We use the pyBigWig package (pip install pyBigWig), which allows the user to carry out operations directly on the bigwig file.

bigwig_path = "GSE209527_Timeseries_ATACseq_NANOG-FKBP_NT.bw"

if not Path(bigwig_path).exists():
    bigwig_source_url = "https://ftp.ncbi.nlm.nih.gov/geo/series/GSE209nnn/GSE209527/suppl/GSE209527%5FTimeseries%5FATACseq%5FNANOG%2DFKBP%5FNT.bw"

    response = requests.get(bigwig_source_url)
    response.raise_for_status()

    with open(bigwig_path, "wb") as file:
        for chunk in response.iter_content(chunk_size=8 * 1024):
            file.write(chunk)

Extract accessibility around TSS#

Now that we have the obtained the accessibility data from the bigwig file, we want to summarise it over the TSS region.
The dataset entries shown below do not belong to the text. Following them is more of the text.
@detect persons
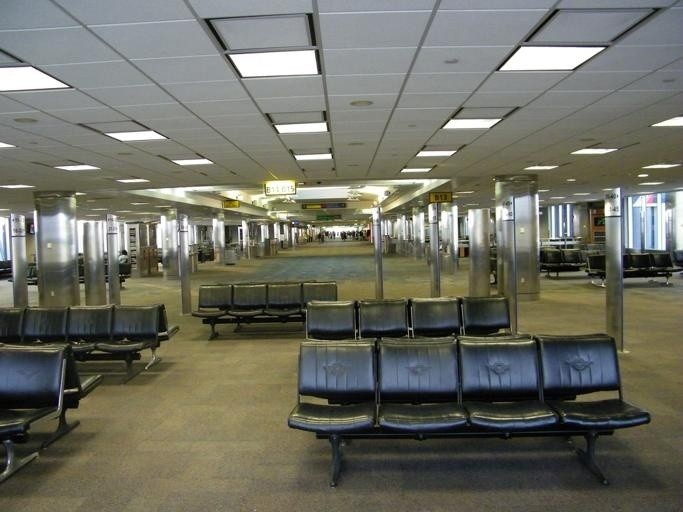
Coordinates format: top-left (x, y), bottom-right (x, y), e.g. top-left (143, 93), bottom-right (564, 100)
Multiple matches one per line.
top-left (304, 229), bottom-right (366, 243)
top-left (119, 250), bottom-right (128, 263)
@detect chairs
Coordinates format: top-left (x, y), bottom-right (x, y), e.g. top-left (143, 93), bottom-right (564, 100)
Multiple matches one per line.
top-left (0, 306), bottom-right (180, 386)
top-left (25, 264), bottom-right (132, 288)
top-left (0, 343), bottom-right (103, 483)
top-left (306, 295), bottom-right (511, 338)
top-left (192, 281), bottom-right (339, 342)
top-left (489, 248), bottom-right (683, 287)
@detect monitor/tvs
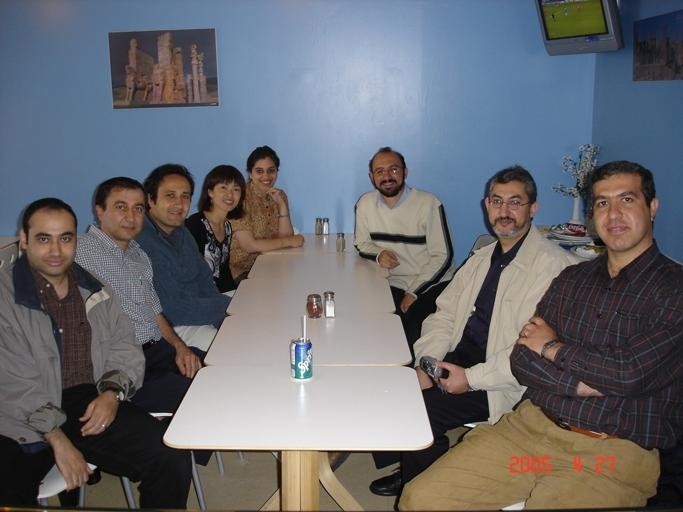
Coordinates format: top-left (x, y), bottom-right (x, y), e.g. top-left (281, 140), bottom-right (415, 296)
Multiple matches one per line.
top-left (534, 0), bottom-right (625, 57)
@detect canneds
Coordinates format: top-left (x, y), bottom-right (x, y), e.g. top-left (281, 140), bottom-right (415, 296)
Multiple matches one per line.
top-left (288, 338), bottom-right (314, 381)
top-left (565, 223), bottom-right (587, 237)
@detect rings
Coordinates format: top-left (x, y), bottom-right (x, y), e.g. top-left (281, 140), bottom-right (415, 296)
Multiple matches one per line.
top-left (524, 330), bottom-right (528, 339)
top-left (73, 479), bottom-right (79, 483)
top-left (101, 425), bottom-right (107, 428)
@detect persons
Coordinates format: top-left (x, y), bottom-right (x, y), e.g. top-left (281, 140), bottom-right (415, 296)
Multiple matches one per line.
top-left (186, 165), bottom-right (247, 298)
top-left (396, 159), bottom-right (682, 511)
top-left (353, 147), bottom-right (457, 357)
top-left (133, 164), bottom-right (233, 352)
top-left (0, 198), bottom-right (192, 512)
top-left (229, 145), bottom-right (304, 288)
top-left (72, 176), bottom-right (213, 467)
top-left (370, 165), bottom-right (583, 496)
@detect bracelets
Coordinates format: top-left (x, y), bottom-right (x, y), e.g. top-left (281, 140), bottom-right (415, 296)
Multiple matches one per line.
top-left (280, 239), bottom-right (284, 249)
top-left (540, 338), bottom-right (558, 359)
top-left (279, 215), bottom-right (289, 217)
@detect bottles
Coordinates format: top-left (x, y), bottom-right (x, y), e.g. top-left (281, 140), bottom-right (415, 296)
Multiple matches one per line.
top-left (335, 232), bottom-right (346, 254)
top-left (314, 218), bottom-right (322, 235)
top-left (322, 291), bottom-right (334, 318)
top-left (306, 294), bottom-right (323, 319)
top-left (322, 218), bottom-right (328, 234)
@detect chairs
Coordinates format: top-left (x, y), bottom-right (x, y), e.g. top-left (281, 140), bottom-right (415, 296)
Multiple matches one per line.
top-left (150, 413), bottom-right (224, 510)
top-left (37, 459), bottom-right (137, 509)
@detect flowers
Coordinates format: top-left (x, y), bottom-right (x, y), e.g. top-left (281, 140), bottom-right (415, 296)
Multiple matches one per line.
top-left (552, 143), bottom-right (599, 198)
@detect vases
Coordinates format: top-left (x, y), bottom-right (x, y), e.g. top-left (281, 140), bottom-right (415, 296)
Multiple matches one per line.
top-left (564, 196), bottom-right (587, 237)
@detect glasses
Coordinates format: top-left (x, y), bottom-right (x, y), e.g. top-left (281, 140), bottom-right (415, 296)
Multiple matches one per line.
top-left (489, 200), bottom-right (529, 210)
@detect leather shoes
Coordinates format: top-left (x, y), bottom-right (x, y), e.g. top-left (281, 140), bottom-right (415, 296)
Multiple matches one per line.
top-left (370, 472), bottom-right (404, 495)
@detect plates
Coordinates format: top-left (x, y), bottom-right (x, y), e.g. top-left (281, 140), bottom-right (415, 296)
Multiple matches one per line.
top-left (570, 246), bottom-right (598, 259)
top-left (550, 231), bottom-right (592, 241)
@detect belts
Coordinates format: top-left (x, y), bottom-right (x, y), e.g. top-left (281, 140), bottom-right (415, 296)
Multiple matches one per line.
top-left (538, 405), bottom-right (621, 438)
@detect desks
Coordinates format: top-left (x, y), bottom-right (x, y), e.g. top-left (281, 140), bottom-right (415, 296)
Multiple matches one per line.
top-left (203, 313), bottom-right (413, 365)
top-left (247, 255), bottom-right (391, 278)
top-left (225, 278), bottom-right (397, 313)
top-left (162, 365), bottom-right (434, 512)
top-left (260, 233), bottom-right (359, 255)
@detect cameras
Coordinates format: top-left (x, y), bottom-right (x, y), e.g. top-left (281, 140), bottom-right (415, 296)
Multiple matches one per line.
top-left (421, 355), bottom-right (444, 379)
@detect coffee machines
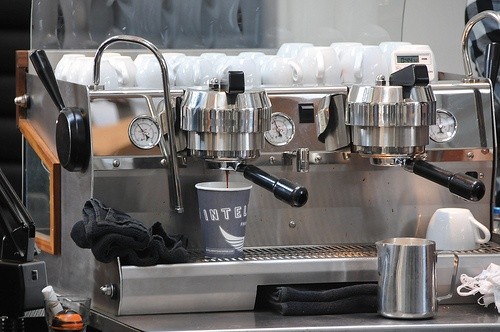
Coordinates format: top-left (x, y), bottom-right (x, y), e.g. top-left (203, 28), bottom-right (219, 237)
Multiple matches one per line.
top-left (0, 0), bottom-right (500, 315)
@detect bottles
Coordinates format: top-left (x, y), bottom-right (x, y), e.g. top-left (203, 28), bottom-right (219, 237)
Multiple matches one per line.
top-left (492, 207), bottom-right (500, 235)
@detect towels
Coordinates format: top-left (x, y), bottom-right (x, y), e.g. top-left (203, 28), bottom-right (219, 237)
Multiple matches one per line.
top-left (81, 196), bottom-right (189, 259)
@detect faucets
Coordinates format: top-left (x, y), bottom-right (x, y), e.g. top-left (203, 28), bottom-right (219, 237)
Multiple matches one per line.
top-left (401, 156), bottom-right (486, 203)
top-left (205, 158), bottom-right (309, 208)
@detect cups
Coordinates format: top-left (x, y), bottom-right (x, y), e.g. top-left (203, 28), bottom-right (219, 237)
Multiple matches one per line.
top-left (194, 181), bottom-right (252, 258)
top-left (44, 296), bottom-right (91, 332)
top-left (375, 237), bottom-right (459, 319)
top-left (425, 208), bottom-right (490, 251)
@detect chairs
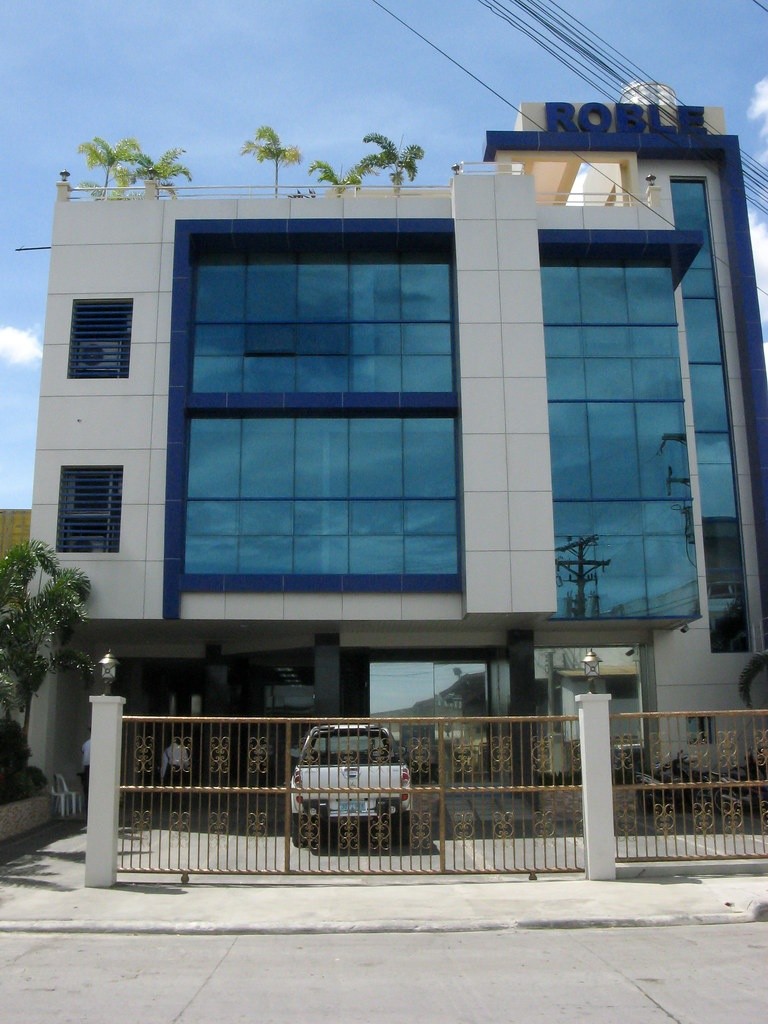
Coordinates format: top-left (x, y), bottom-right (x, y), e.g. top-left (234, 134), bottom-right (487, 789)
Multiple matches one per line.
top-left (51, 775), bottom-right (71, 817)
top-left (56, 774), bottom-right (81, 816)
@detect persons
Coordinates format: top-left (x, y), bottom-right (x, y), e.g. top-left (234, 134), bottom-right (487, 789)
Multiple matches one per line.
top-left (158, 733), bottom-right (190, 819)
top-left (80, 726), bottom-right (92, 825)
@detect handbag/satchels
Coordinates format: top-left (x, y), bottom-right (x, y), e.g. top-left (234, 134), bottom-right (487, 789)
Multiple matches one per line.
top-left (166, 763), bottom-right (183, 778)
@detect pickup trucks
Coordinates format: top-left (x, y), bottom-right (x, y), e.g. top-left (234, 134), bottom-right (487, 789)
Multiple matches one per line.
top-left (291, 724), bottom-right (412, 848)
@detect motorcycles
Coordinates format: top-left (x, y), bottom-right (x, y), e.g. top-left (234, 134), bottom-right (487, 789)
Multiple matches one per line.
top-left (635, 749), bottom-right (712, 816)
top-left (709, 748), bottom-right (768, 816)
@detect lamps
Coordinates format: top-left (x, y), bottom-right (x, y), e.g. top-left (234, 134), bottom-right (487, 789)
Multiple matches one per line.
top-left (148, 167), bottom-right (156, 180)
top-left (581, 648), bottom-right (603, 695)
top-left (60, 169), bottom-right (70, 181)
top-left (98, 648), bottom-right (121, 696)
top-left (646, 174), bottom-right (656, 186)
top-left (452, 163), bottom-right (460, 175)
First, we define a function that takes a chromosome, start, and end position, and uses pyBigWig functionalities to query the relevant region of the bigwig file and return a summary statistic (here, the mean across the region). In our case, the regions we consider are the regions 500bp on each side of the TSS. We use modality to load the TSS region from GENCODE with the function get_tss_region from the annotation module, which will load the genomic ranges corresponding to the region 500bp each side of the TSS.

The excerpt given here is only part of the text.